Manolo Moles, qui pense à l'audimat, nous annonce deux semaines de gros cartels, qui vont te relever tout ça, vite fait bien fait. Et Caballero l'écoute sans sourciller, avec l'air de se dire qu'il reste encore trois semaines à s'emmerder.
Et de conclure que les toros c'est comme les melons et qu'il va bien finir par en sortir un bon. Et d'ajouter que les kilos c'est pas tout mais la pêche c'est mieux. Des melons à la pêche, en somme, voilà ce qu'il nous faudrait. Le salon de l'agriculture, quoi!
Demain, on a je ne sais qui devant je ne sais quoi. On verra bien. Sûr qu'on verra de grandes et belles cornes à faire pleurer les œnuques, pour le reste...
Allez, on garde le moral; si on en croit l'affiche de Céret, on pourra toujours se faire une daube.



Art cru.

J'aime plutôt beaucoup l'art contemporain.
Et j'aime plutôt bien Miquel Barcelo, l'artiste catalan. 

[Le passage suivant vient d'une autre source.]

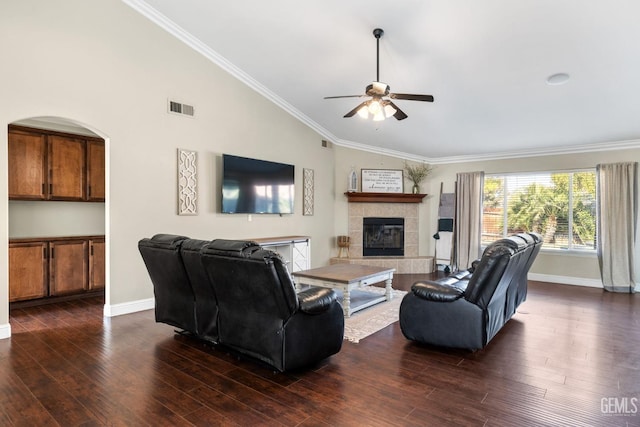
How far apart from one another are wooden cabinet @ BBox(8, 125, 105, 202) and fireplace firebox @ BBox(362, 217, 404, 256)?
201 inches

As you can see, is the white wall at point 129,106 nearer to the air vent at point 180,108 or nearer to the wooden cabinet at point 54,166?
the air vent at point 180,108

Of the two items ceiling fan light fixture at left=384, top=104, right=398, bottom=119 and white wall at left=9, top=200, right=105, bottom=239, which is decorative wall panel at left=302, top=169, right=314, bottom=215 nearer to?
ceiling fan light fixture at left=384, top=104, right=398, bottom=119

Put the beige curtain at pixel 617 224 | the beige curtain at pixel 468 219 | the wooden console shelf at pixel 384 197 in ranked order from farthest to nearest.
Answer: the wooden console shelf at pixel 384 197
the beige curtain at pixel 468 219
the beige curtain at pixel 617 224

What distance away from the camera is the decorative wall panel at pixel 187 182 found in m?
5.15

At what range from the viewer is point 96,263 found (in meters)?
5.53

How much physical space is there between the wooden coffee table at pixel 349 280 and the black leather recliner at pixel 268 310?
132 centimetres

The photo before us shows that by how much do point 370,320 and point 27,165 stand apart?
4.96 m

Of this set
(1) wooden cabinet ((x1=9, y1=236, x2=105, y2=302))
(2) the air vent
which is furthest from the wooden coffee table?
(1) wooden cabinet ((x1=9, y1=236, x2=105, y2=302))

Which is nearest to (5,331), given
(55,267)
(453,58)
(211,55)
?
(55,267)

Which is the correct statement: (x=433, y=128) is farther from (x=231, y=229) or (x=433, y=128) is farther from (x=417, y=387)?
(x=417, y=387)

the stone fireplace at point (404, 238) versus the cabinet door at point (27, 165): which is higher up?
the cabinet door at point (27, 165)

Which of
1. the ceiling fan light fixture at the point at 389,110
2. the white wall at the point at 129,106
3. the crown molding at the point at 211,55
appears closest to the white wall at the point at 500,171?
the crown molding at the point at 211,55

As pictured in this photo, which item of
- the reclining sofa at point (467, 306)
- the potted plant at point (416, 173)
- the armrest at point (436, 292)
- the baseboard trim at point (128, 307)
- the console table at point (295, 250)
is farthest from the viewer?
the potted plant at point (416, 173)

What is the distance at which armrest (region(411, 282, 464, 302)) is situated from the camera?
3.40 metres
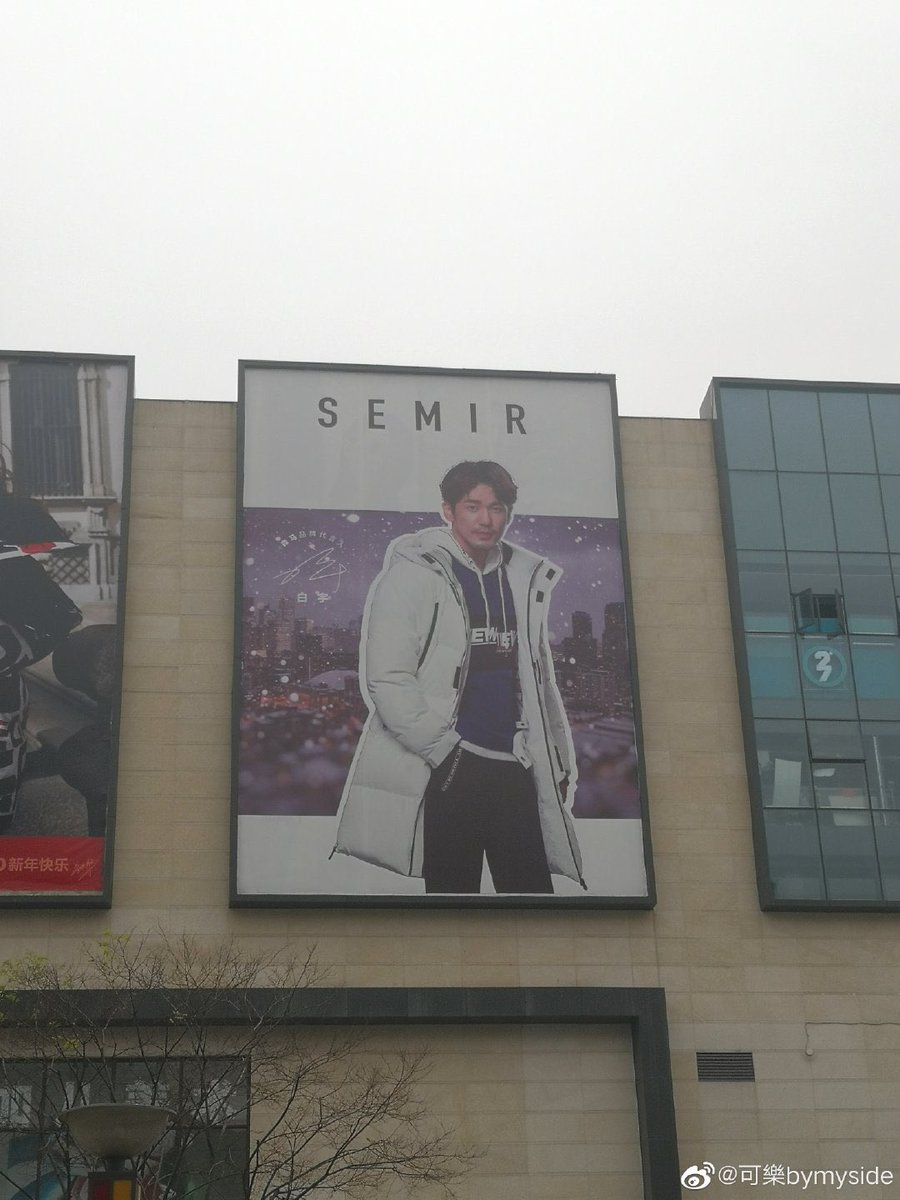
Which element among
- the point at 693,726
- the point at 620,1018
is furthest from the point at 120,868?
the point at 693,726

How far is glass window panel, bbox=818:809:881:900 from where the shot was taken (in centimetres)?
Answer: 3250

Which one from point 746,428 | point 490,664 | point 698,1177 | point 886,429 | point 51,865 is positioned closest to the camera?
point 698,1177

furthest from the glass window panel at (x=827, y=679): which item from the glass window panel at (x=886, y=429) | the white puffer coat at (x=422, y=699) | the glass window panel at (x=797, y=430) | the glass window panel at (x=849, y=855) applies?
the white puffer coat at (x=422, y=699)

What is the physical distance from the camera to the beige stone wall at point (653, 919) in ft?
101

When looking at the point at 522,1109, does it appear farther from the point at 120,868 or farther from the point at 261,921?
the point at 120,868

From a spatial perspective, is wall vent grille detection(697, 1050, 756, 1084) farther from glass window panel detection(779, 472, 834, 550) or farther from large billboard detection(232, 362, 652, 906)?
glass window panel detection(779, 472, 834, 550)

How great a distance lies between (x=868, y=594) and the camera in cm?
3522

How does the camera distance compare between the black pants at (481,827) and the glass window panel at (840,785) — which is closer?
the black pants at (481,827)

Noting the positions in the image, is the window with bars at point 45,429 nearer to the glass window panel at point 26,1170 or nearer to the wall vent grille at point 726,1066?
the glass window panel at point 26,1170

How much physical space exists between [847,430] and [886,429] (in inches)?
38.9

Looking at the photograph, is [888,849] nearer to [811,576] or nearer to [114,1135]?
[811,576]

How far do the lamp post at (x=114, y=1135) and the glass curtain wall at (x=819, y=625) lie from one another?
1848 centimetres

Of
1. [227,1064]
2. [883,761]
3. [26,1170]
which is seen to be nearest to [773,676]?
[883,761]

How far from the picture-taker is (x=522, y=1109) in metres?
30.4
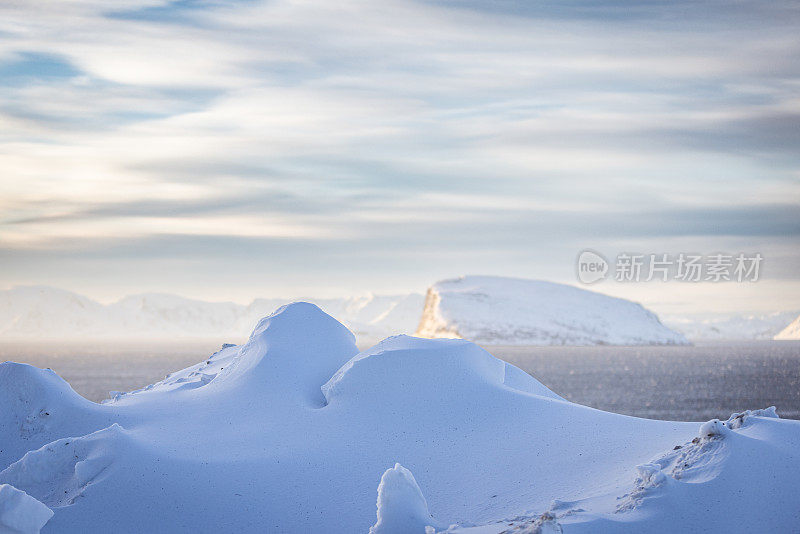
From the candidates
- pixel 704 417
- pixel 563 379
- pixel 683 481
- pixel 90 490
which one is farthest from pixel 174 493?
pixel 563 379

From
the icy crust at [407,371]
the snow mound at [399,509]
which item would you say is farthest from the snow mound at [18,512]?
the icy crust at [407,371]

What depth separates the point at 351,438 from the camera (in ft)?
59.0

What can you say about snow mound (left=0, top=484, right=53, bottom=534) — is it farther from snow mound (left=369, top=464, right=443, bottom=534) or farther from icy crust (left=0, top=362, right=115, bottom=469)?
icy crust (left=0, top=362, right=115, bottom=469)

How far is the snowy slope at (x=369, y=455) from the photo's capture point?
13125 mm

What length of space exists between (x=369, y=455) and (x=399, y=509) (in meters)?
5.00

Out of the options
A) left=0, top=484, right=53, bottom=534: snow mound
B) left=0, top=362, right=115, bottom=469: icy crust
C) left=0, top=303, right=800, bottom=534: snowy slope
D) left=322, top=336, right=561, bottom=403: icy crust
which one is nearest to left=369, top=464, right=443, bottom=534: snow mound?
left=0, top=303, right=800, bottom=534: snowy slope

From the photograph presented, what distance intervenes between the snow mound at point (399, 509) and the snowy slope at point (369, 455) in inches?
0.9

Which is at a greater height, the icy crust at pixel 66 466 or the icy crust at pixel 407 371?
the icy crust at pixel 407 371

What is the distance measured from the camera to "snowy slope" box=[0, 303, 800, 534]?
13.1 m

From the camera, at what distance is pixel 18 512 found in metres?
12.1

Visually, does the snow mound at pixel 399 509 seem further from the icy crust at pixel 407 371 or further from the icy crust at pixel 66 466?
the icy crust at pixel 66 466

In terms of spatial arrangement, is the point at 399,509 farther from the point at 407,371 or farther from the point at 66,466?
the point at 66,466

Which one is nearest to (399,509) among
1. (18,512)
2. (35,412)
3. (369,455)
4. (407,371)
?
(369,455)

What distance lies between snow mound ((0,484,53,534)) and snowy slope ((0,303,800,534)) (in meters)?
0.03
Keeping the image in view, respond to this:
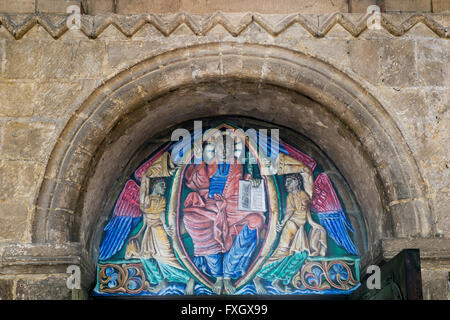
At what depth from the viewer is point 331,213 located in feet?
20.9

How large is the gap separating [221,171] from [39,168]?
179cm

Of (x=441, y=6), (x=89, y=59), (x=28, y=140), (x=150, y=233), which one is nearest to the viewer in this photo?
(x=28, y=140)

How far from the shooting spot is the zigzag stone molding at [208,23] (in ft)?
19.2

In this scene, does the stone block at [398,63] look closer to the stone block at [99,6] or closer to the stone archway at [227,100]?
the stone archway at [227,100]

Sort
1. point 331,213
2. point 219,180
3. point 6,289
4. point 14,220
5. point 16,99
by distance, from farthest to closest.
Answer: point 219,180, point 331,213, point 16,99, point 14,220, point 6,289

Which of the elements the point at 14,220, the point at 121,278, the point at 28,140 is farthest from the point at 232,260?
the point at 28,140

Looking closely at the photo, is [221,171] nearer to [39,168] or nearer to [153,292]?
[153,292]

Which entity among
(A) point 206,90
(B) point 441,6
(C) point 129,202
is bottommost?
(C) point 129,202

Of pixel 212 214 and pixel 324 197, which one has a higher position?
pixel 324 197

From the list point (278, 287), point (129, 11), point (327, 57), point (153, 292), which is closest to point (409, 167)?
point (327, 57)

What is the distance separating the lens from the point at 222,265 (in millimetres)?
6145

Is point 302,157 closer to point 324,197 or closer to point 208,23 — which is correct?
point 324,197

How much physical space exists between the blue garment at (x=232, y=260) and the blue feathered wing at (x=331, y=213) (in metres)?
0.68

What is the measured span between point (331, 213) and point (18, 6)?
3.44 meters
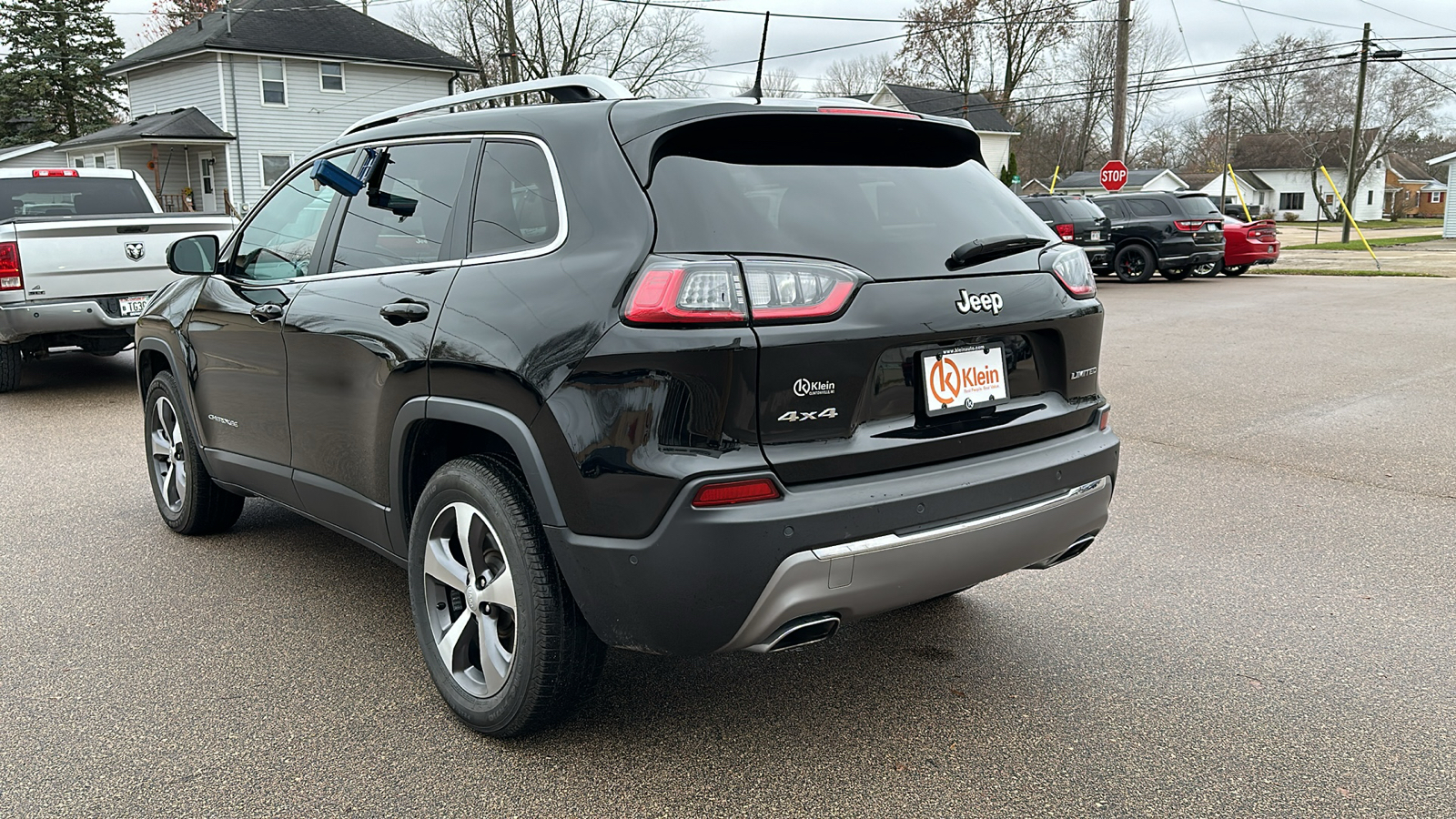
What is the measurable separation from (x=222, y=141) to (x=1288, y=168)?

Dans l'affiche cérétanne qu'il vient de créer, on peut lire plusieurs sens, comme il est habituel et plaisant dans les réalisations artistiques d'aujourd'hui. Certains y verront une chaquetilla stylisée rose et or, d'autres une tête de taureau primitive ou un lambeau de caparaçon...
Pour ma part, j'y reconnais un morceau de barbaque, vu en plongée, sur l'étal d'un boucher invisible. Et, du coup, je lis "Céret de toros" comme on lirait "Côte de bœuf". Il n'y manque que le prix au kilo sur petite pancarte piquée entre deux côtes.
Étonnant de la part d'une aficion dont le toro est l'idôle. Mais, après tout, les chrétiens mangent bien le corps de leur dieu.
Doutons que les antis apprécient. Mais - faut-il le rappeler? - nous ne sommes pas là pour leur plaire. 

12 mai 2013

Rangez les pipeaux!

À Las Ventas, Les Escolar ont déçu. 
Robleño fidèle à lui-même et Aguilar en ascension. 
Rafaelillo moins convaincant.
La nuit tombe sur Madrid.


Sur Céret aussi.

Envoyez la sardane !

Cet après-midi à Madrid 
Rafaelillo, Robleño et Alberto Aguilar affrontent 6 Jose Escolar.

On se croirait à Ceret.


11 mai 2013

Madrid sera toujours Madrid!

J'adore regarder la retransmission en direct des corridas de la San Isidro sur Canal+.
 La demi-heure qui précède le paseo 
et le résumé final de la caméra superlenta 
sont de vrais régals. 

Entre les deux, rien à signaler.


1 mai 2013

Patience.

"Quand il y a deux minutes de vraie tauromachie dans une corrida, on peut s'estimer heureux". Bien d'accord avec cette affirmation de mon voisin de palier.
Des passes les toreros en donnent, des charges les toros en ont, des olés le public en crie, des oreilles les présidents en distribuent... mais des passes guidées serré, rythmées profond et achevées et des toros allègres et mobiles,  mettant la tête et combatifs, répétant et résistants, c'est plutôt rare. 
Et parfois cela ne dure pas longtemps: trois passes, quatre ou cinq charges et le miracle prend fin. Il faut supporter beaucoup de passes en passant et de charges déchargées pour quelques secondes de profonde beauté.
Et, au final, seuls ces instants nous restent. La tauromachie est l'art du pointillé, de la pincée et du fugace. De la fulgurance. Malheur à ceux qui en veulent pour leur argent. Les amateurs du copieux et du nombreux. Ils en seront pour leur frais.
En des temps où il nous faut tout, tout le temps, la tauromachie, aux portions congrues, impatiente. Savoir attendre... pratiquer le regard flottant... et parfois se laisser surprendre et enflammer.

  


29 avril 2013

Afeitado

Ce sont les billets de banques qui liment 
le bout des cornes des toros. 
Les toreros ne se livrent pas à cette pratique frauduleuse 
par lâcheté ou couardise. 
Mais par cupidité. 
Ce qui, dans le fond, est pire...


28 avril 2013

Les toreros s'ennuient le dimanche.

La valeur top d'un être humain est sa propre vie. Risquer la perdre génère angoisse et dépression. Les toreros pourtant, très volontairement et avec plaisir, la mettent en danger. Sont-ils suicidaires? Non, puisqu'ils craignent de mourir dans l'arène et éloignent l'ombre de la faucheuse par force rituels plus ou moins superstitieux. Masochisme? Goût du risque? Désir de dépassement? Ouais... peut-être...pas convaincu.
Je crois que les toreros bravent la mort par ennui. Brel s'est trompé; ce ne sont pas les toros qui s'ennuient le dimanche, mais les toreros. 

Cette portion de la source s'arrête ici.